そんななのはの横顔を見ていると愛おしさがわきあがってきた。
「ねえ、ゲオルグくん」
「ん?なんだ?」
「ありがとね。ヴィヴィオのためにここまでしてくれて」
「何言ってんだ。ヴィヴィオは俺にとっても大事な子だよ。
俺自身がヴィヴィオと一緒にいたいからこうしたんだ」
「うん、わかってるよ。でも、わたしにとってはありがたいことだもん。
やっぱり、ありがとうって言いたいな」
「そりゃどうも」
俺が肩をすくめながらそう言うと、なのはは小さく笑った。
(俺の人生でこんなに暖かい時間って子供の時以来だよな・・・)
思い起こせば、管理局の魔導師になって以来、
常在戦場を地で行く人生だった気がする。
まさか、自分の思い人とこんなにゆったりとした時間を過ごせる日がくるとは
夢にも思っていなかった。
こんな日がずっと続けばいい・・・。

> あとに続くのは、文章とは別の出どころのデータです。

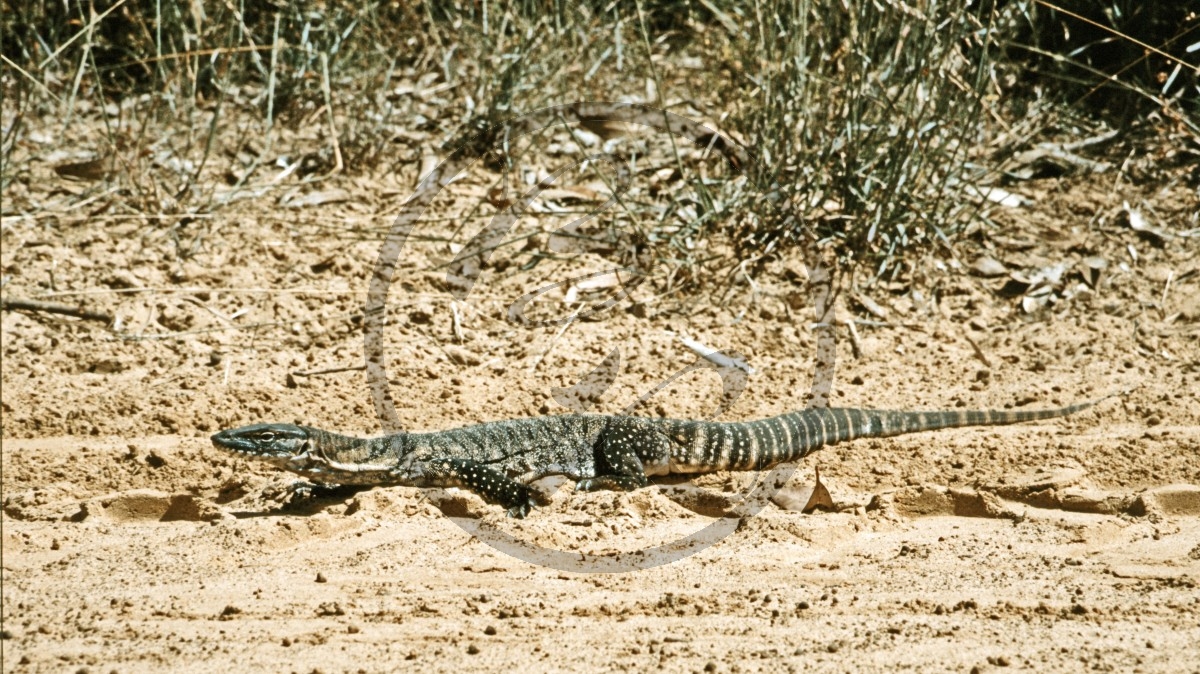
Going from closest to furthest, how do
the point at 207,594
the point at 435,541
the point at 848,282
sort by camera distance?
the point at 207,594 → the point at 435,541 → the point at 848,282

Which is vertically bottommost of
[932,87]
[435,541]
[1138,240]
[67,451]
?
[67,451]

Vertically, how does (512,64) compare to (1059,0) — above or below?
below

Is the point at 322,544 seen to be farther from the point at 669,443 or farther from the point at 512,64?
the point at 512,64

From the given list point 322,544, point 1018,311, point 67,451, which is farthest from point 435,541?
point 1018,311

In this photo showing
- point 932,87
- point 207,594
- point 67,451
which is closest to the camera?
point 207,594

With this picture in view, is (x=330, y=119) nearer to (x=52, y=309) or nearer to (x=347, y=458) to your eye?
(x=52, y=309)

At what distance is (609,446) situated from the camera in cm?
632

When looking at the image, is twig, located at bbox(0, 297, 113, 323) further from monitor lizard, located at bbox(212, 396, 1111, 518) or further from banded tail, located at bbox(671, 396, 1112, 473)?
banded tail, located at bbox(671, 396, 1112, 473)

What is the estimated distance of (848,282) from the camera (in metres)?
7.64

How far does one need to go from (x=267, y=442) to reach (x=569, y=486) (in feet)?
5.70

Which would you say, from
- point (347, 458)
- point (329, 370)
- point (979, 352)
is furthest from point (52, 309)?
point (979, 352)

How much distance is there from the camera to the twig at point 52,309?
7191 millimetres

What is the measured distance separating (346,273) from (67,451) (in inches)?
92.2

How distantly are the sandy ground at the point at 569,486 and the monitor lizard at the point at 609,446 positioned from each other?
172 mm
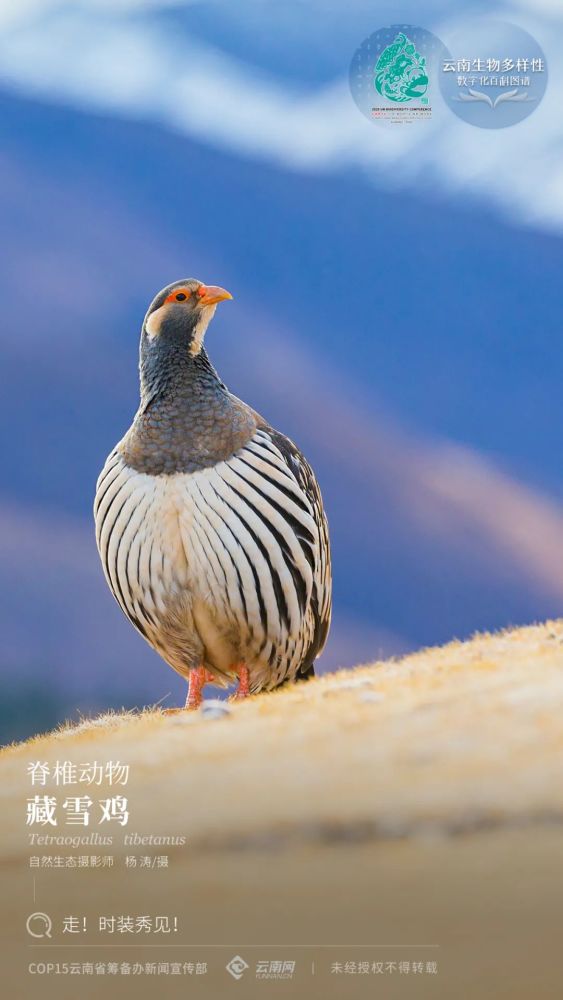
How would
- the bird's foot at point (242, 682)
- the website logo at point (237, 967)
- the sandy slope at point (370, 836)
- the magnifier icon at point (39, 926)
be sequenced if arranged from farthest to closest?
the bird's foot at point (242, 682) < the magnifier icon at point (39, 926) < the website logo at point (237, 967) < the sandy slope at point (370, 836)

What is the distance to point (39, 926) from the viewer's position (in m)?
4.98

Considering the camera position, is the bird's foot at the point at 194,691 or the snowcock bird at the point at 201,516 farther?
the bird's foot at the point at 194,691

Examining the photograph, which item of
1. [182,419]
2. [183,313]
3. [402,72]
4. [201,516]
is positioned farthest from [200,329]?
[402,72]

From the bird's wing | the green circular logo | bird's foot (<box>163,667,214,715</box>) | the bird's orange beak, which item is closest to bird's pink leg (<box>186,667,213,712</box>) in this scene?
bird's foot (<box>163,667,214,715</box>)

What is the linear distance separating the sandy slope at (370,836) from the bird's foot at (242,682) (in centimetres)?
82

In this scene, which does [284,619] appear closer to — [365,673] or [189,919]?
Answer: [365,673]

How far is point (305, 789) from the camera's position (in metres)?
4.70

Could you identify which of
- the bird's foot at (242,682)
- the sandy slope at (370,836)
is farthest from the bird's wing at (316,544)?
the sandy slope at (370,836)

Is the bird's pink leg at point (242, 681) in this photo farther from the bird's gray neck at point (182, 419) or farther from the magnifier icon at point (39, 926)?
the magnifier icon at point (39, 926)

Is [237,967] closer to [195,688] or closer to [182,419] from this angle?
[195,688]

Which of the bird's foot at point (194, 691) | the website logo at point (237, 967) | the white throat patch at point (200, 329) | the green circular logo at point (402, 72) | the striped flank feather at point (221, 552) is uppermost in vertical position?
the green circular logo at point (402, 72)

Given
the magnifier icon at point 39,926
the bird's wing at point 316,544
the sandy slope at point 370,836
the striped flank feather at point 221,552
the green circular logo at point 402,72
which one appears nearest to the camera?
the sandy slope at point 370,836

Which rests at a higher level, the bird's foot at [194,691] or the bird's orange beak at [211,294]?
the bird's orange beak at [211,294]

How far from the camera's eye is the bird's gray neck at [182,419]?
5484mm
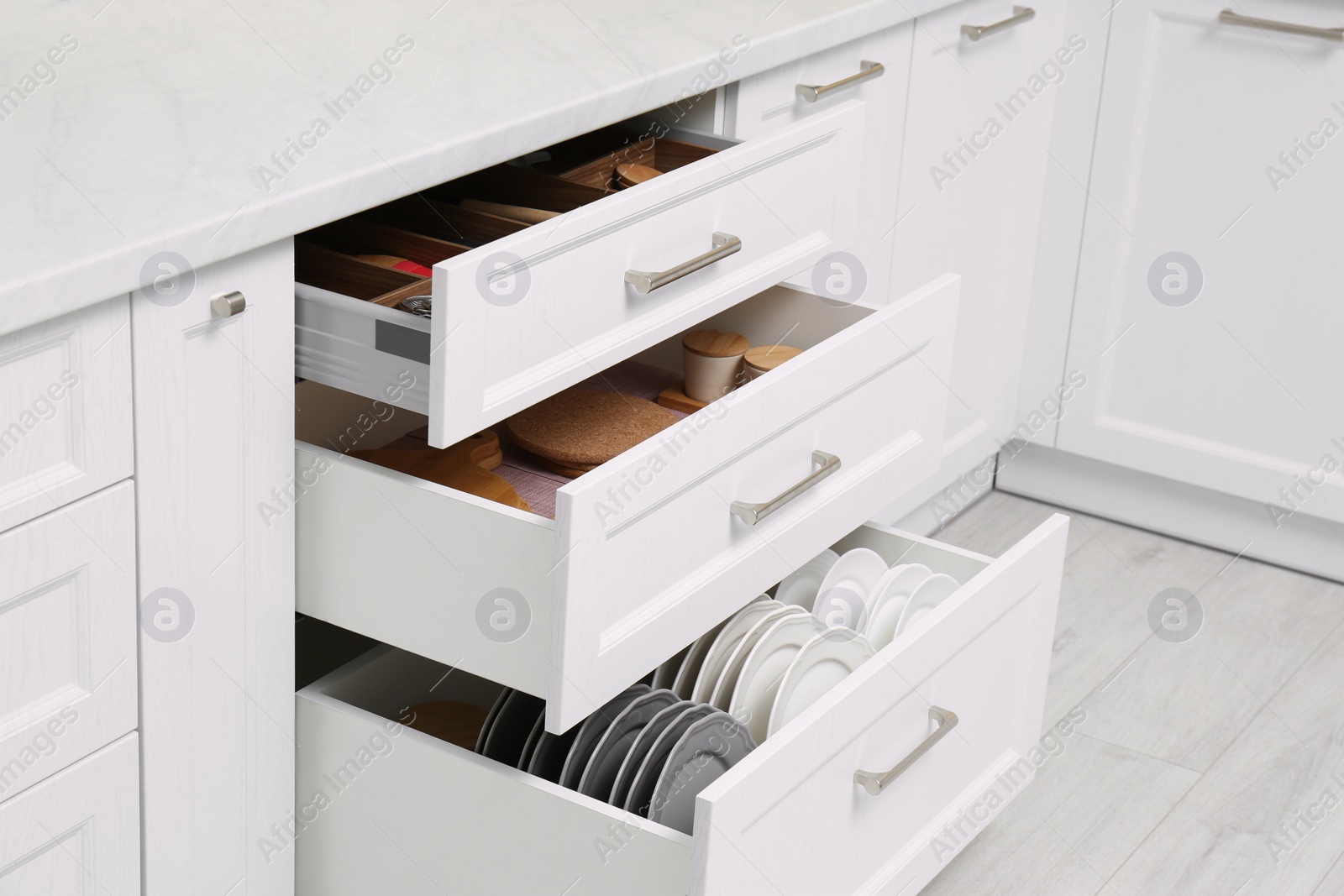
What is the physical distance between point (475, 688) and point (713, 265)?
531mm

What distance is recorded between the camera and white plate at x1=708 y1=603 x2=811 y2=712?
1396mm

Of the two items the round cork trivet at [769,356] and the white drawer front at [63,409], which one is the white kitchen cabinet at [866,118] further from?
the white drawer front at [63,409]

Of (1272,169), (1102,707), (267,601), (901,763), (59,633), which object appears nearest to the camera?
(59,633)

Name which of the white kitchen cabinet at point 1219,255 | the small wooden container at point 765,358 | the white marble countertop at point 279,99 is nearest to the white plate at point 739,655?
the small wooden container at point 765,358

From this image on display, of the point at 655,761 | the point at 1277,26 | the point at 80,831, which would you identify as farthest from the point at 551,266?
the point at 1277,26

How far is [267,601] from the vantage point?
4.00 ft

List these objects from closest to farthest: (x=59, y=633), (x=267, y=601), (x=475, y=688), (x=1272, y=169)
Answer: (x=59, y=633)
(x=267, y=601)
(x=475, y=688)
(x=1272, y=169)

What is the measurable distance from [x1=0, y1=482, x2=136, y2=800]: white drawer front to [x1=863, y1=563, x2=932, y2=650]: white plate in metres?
0.69

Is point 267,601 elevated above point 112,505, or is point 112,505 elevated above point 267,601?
point 112,505

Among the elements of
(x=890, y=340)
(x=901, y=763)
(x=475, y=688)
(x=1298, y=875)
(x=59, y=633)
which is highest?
(x=890, y=340)

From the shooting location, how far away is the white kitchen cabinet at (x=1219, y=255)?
2084 mm

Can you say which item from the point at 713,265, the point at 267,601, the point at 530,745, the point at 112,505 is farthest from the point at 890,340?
the point at 112,505

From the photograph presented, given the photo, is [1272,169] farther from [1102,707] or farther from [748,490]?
[748,490]

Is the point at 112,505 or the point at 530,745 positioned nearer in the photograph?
the point at 112,505
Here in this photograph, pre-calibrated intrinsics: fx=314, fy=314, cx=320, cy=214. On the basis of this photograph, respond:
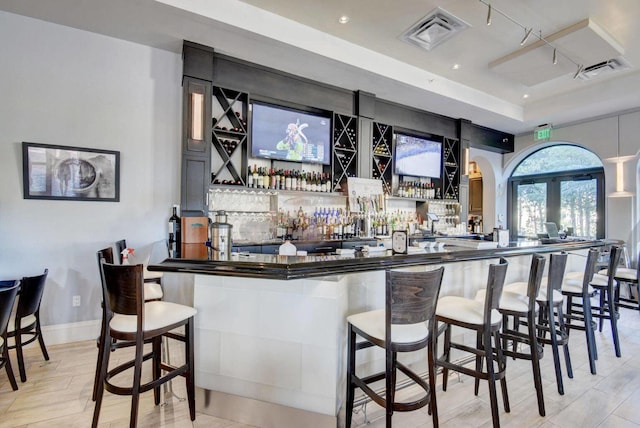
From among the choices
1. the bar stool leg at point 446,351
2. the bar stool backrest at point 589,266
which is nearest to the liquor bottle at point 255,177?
the bar stool leg at point 446,351

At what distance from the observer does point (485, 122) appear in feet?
21.2

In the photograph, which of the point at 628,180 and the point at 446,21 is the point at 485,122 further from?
the point at 446,21

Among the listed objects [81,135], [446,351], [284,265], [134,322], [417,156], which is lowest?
[446,351]

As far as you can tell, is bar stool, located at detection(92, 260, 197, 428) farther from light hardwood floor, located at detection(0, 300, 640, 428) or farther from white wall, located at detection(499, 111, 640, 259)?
white wall, located at detection(499, 111, 640, 259)

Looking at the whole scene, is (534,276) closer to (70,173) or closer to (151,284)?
(151,284)

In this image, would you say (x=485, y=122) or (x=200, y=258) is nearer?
(x=200, y=258)

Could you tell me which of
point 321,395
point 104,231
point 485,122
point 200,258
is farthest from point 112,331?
point 485,122

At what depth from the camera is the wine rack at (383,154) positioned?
5.39 m

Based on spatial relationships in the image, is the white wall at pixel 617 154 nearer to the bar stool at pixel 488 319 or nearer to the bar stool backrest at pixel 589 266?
the bar stool backrest at pixel 589 266

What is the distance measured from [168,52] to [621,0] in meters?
4.98

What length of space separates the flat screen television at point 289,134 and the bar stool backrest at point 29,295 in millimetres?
2573

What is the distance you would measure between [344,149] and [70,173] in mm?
3513

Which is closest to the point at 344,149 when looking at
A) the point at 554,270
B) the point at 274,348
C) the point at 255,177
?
the point at 255,177

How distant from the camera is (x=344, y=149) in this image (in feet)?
16.3
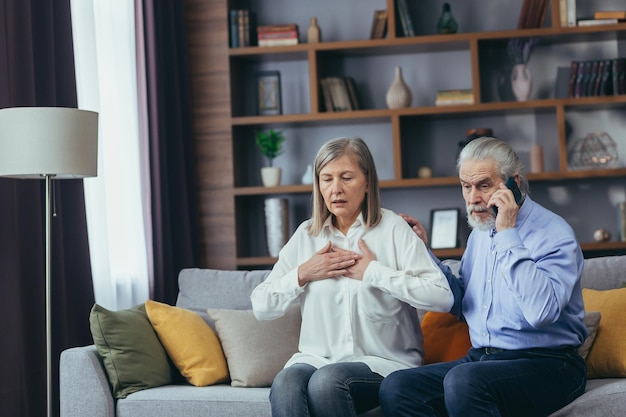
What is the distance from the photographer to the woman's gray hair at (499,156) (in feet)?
8.90

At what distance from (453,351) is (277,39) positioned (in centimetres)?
240

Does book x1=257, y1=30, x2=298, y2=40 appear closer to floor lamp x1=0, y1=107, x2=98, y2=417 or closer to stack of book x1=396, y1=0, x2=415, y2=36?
stack of book x1=396, y1=0, x2=415, y2=36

そんな気持ちになれたのはやはり
俺の傍らに居る女性のおかげだと思うのだ。
(今、渡すか・・・)
俺はなのはから離れると、デスクの引き出しを開けその中にある
小箱を取り出した。
「ゲオルグくん?」
訝しげに俺を見るなのはの方に振り返ると、
俺はなのはに向かって小箱を差し出した。